— Begin Entries provided —
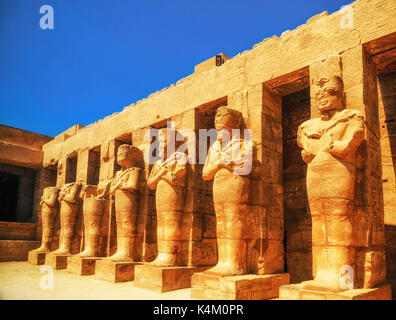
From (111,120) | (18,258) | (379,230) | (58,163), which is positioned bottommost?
(18,258)

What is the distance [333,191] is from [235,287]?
169cm

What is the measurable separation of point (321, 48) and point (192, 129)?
9.00 ft

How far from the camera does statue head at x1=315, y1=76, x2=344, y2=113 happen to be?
4457 millimetres

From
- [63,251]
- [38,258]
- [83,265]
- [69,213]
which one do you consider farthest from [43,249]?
[83,265]

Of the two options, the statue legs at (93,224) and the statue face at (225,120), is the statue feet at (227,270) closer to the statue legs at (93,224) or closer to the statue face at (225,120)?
the statue face at (225,120)

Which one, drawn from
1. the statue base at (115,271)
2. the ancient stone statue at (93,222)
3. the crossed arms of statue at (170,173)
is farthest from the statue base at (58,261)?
the crossed arms of statue at (170,173)

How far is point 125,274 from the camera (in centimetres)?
675

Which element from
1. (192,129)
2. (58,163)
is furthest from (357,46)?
(58,163)

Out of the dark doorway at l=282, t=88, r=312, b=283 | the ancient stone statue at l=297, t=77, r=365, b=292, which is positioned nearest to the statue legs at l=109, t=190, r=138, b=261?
the dark doorway at l=282, t=88, r=312, b=283

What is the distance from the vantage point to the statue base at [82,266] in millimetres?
7625

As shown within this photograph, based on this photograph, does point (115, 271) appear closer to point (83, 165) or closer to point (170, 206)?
point (170, 206)

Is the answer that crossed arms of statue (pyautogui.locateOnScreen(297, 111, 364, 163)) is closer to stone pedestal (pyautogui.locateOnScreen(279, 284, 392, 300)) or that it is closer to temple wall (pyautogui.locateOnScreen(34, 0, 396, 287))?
temple wall (pyautogui.locateOnScreen(34, 0, 396, 287))

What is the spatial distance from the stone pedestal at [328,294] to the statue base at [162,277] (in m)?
2.19
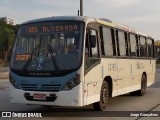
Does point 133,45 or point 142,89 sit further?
point 142,89

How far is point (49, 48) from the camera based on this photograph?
10852 millimetres

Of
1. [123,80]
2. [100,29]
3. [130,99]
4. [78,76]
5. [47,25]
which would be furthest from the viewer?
[130,99]

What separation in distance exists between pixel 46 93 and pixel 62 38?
152cm

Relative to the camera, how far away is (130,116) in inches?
431

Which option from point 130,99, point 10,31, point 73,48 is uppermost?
point 10,31

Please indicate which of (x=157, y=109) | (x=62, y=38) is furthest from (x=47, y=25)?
(x=157, y=109)

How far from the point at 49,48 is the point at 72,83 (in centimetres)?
118

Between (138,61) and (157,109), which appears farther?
(138,61)

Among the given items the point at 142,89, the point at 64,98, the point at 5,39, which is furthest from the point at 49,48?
the point at 5,39

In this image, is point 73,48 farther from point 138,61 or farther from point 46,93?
point 138,61

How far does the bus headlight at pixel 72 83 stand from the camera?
1035 cm

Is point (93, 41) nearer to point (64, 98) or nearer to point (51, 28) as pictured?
point (51, 28)

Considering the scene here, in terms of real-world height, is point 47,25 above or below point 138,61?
above

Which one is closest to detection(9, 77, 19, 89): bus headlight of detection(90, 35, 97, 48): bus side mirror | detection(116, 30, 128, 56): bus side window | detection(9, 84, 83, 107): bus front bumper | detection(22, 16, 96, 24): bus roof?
detection(9, 84, 83, 107): bus front bumper
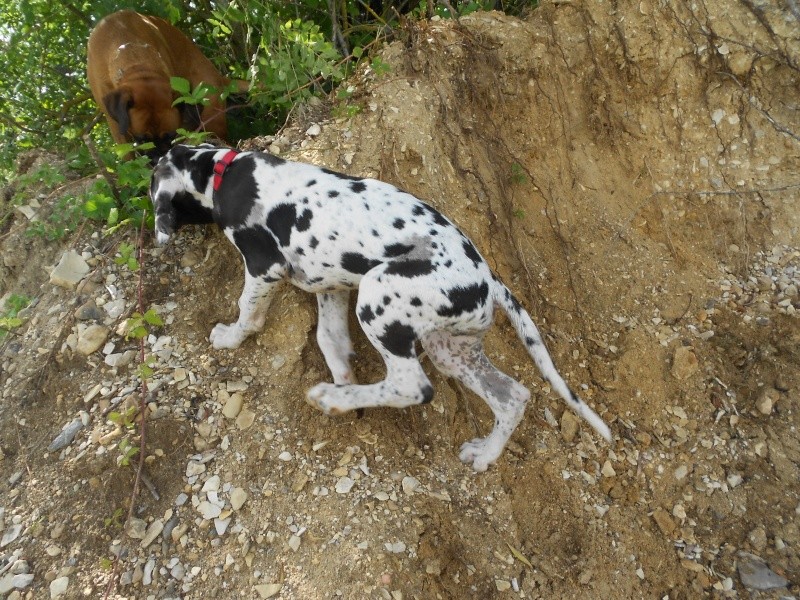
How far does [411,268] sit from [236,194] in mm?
— End Entries provided —
■ Task objective: Without the pictures, output the full listing exactly as it stands.

■ Solution to the problem:
From (111,120) | (18,258) | (379,230) | (58,163), which is positioned bottommost?
(18,258)

What is the distance [333,191] is from [235,287]?
169cm

What is the measurable separation of point (321, 48) and point (192, 129)?
9.00 ft

How far from the camera does statue head at x1=315, y1=76, x2=344, y2=113 happen to be?
4457 millimetres

From
- [63,251]
- [38,258]
- [83,265]
- [69,213]
which one do you consider farthest from [43,249]?
[83,265]

Of the two options, the statue legs at (93,224) and the statue face at (225,120), is the statue feet at (227,270) closer to the statue legs at (93,224) or closer to the statue face at (225,120)?
the statue face at (225,120)

Which one, drawn from
1. the statue base at (115,271)
2. the ancient stone statue at (93,222)
3. the crossed arms of statue at (170,173)
is farthest from the statue base at (58,261)?
the crossed arms of statue at (170,173)

How far is point 125,274 from the camera (in centimetres)?
675

Which element from
1. (192,129)
2. (58,163)
is furthest from (357,46)?
(58,163)

Out of the dark doorway at l=282, t=88, r=312, b=283 | the ancient stone statue at l=297, t=77, r=365, b=292, which is positioned nearest to the statue legs at l=109, t=190, r=138, b=261?
the dark doorway at l=282, t=88, r=312, b=283

What is the distance from the vantage point to the statue base at [82,266] in millimetres?
7625

As shown within this photograph, based on this photograph, does point (115, 271) appear closer to point (83, 165) or closer to point (170, 206)?
point (170, 206)

Is the answer that crossed arms of statue (pyautogui.locateOnScreen(297, 111, 364, 163)) is closer to stone pedestal (pyautogui.locateOnScreen(279, 284, 392, 300)) or that it is closer to temple wall (pyautogui.locateOnScreen(34, 0, 396, 287))?
temple wall (pyautogui.locateOnScreen(34, 0, 396, 287))

What is the spatial distance from the stone pedestal at [328,294] to the statue base at [162,277] (in m)?
2.19
Does point 133,45 or point 142,89 sit further?
point 142,89

How far is point (49, 48) from the camera based on this photograph?
10852 millimetres

Of
1. [123,80]
2. [100,29]
3. [130,99]
4. [78,76]
5. [47,25]
which would be furthest from the viewer?
[130,99]

What separation in distance exists between pixel 46 93 and pixel 62 38?
152cm

Relative to the camera, how far away is (130,116) in inches?
431

Which option from point 130,99, point 10,31, point 73,48 is uppermost?
point 10,31

Please indicate which of (x=157, y=109) | (x=62, y=38) is furthest from (x=47, y=25)?
(x=157, y=109)

How far from the point at 49,48 is the point at 72,83 (in centimetres)?
118

Between (138,61) and (157,109), which appears farther?
(138,61)

Among the given items the point at 142,89, the point at 64,98, the point at 5,39, which is furthest from the point at 49,48?
the point at 5,39

In this image, is point 73,48 farther from point 138,61 or farther from point 46,93?
point 138,61

How far does the bus headlight at pixel 72 83 stand from the camera?
1035 cm

Is point (93, 41) nearer to point (64, 98) or nearer to point (51, 28) as pictured?
point (51, 28)

Considering the scene here, in terms of real-world height, is point 47,25 above or below point 138,61?
above

Which one is closest to detection(9, 77, 19, 89): bus headlight of detection(90, 35, 97, 48): bus side mirror | detection(116, 30, 128, 56): bus side window | detection(9, 84, 83, 107): bus front bumper | detection(22, 16, 96, 24): bus roof?
detection(9, 84, 83, 107): bus front bumper
How far does [411,268] sit from [236,194] in mm?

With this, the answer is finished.